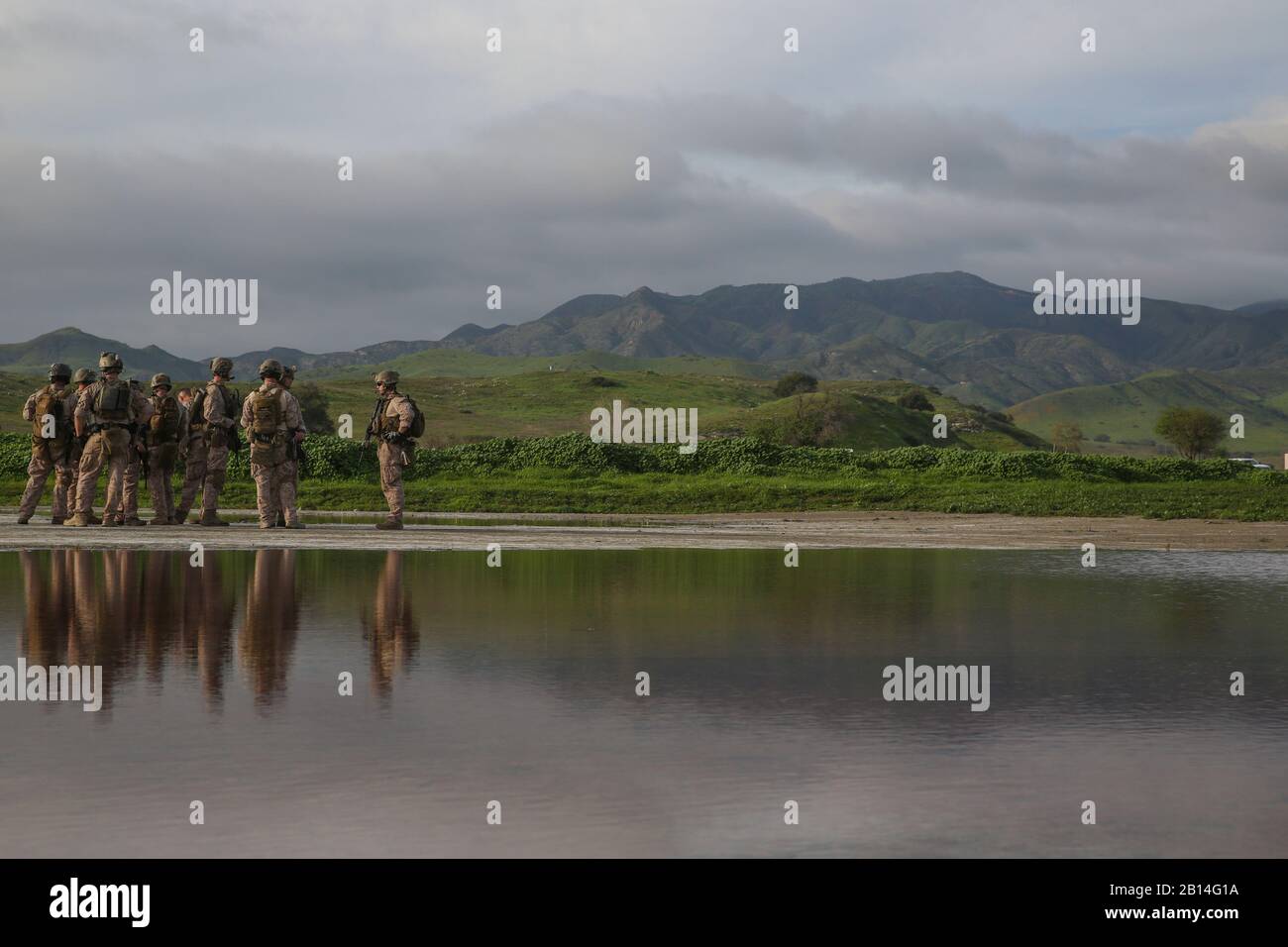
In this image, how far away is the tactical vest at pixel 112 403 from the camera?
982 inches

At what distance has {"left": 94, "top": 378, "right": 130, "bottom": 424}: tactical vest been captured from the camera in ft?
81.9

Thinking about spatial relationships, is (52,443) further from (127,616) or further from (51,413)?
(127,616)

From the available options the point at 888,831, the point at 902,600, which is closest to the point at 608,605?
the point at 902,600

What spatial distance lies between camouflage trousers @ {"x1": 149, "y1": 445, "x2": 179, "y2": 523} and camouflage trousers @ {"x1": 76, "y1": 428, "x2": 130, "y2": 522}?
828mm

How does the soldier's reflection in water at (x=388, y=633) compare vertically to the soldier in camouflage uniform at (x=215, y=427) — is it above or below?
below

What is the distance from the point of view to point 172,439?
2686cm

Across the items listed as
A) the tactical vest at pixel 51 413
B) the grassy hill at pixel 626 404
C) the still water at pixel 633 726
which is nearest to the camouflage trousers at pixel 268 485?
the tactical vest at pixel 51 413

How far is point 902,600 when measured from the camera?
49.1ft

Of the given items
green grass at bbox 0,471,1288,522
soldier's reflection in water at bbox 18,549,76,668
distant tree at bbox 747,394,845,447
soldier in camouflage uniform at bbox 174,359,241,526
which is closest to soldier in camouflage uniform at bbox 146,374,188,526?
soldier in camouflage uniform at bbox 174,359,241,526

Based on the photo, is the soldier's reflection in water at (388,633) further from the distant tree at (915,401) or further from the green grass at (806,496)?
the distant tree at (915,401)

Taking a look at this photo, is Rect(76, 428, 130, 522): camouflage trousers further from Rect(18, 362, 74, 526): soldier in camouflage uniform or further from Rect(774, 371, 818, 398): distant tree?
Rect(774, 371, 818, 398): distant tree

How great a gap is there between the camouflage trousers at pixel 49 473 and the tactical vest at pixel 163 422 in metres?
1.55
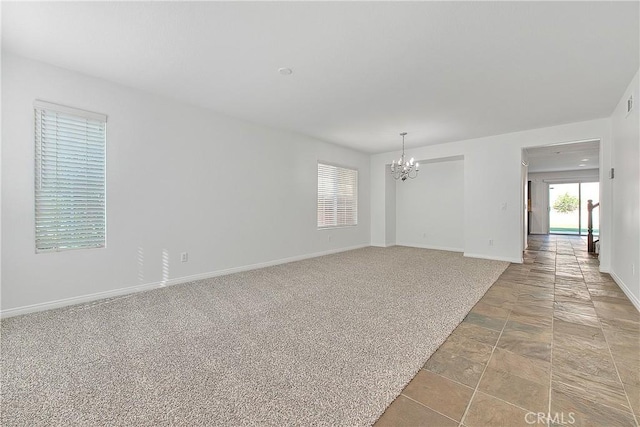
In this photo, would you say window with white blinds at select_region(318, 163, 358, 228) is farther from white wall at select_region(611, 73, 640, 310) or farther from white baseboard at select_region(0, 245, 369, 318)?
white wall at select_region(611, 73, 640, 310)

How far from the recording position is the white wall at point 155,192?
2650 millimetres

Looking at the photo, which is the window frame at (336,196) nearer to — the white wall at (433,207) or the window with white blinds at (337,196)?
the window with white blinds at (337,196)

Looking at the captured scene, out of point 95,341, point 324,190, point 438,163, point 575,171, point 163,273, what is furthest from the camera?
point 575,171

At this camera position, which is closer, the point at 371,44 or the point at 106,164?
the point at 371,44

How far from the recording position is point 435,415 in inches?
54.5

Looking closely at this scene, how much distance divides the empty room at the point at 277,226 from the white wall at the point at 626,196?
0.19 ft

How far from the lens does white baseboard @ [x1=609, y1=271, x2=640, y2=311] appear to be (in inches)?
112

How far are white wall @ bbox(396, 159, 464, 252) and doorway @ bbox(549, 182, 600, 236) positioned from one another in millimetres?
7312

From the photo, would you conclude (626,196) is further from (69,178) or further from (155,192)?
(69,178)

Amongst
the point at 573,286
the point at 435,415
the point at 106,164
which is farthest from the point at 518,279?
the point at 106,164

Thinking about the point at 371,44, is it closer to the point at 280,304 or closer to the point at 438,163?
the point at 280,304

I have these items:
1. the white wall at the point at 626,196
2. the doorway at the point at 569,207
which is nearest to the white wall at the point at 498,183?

EXERCISE BRIEF –
Rewrite everything from the line containing "At this camera" down to the end of the rows, changing "doorway" to "entrance" and leaving all else unchanged.

SOLUTION FOR THIS TASK –
At this camera position, which is closer, the point at 371,44 or the point at 106,164?
the point at 371,44

How far from the recording position is point 435,415 in inches?
54.5

Looking closely at this scene, how much distance divides the empty room at the point at 277,226 from the white wall at the point at 626,196?
0.19 ft

How far from the lens does white baseboard @ [x1=609, y1=271, x2=640, y2=311] appear to be (in inches)?
112

How far are white wall @ bbox(396, 159, 464, 252) and entrance @ bbox(549, 182, 600, 236) positioned from one another in millimetres?
7312

From the photo, would you conclude (626,196) is further from (69,178) or further from (155,192)?
(69,178)

Amongst
the point at 573,286
the point at 435,415
the point at 106,164
which is farthest from the point at 518,279?
the point at 106,164

Thinking about the point at 371,44, is it closer to the point at 280,304 or closer to the point at 438,163?
the point at 280,304

I have these items:
1. the white wall at the point at 626,196
2. the entrance at the point at 569,207
which is nearest to the white wall at the point at 498,183?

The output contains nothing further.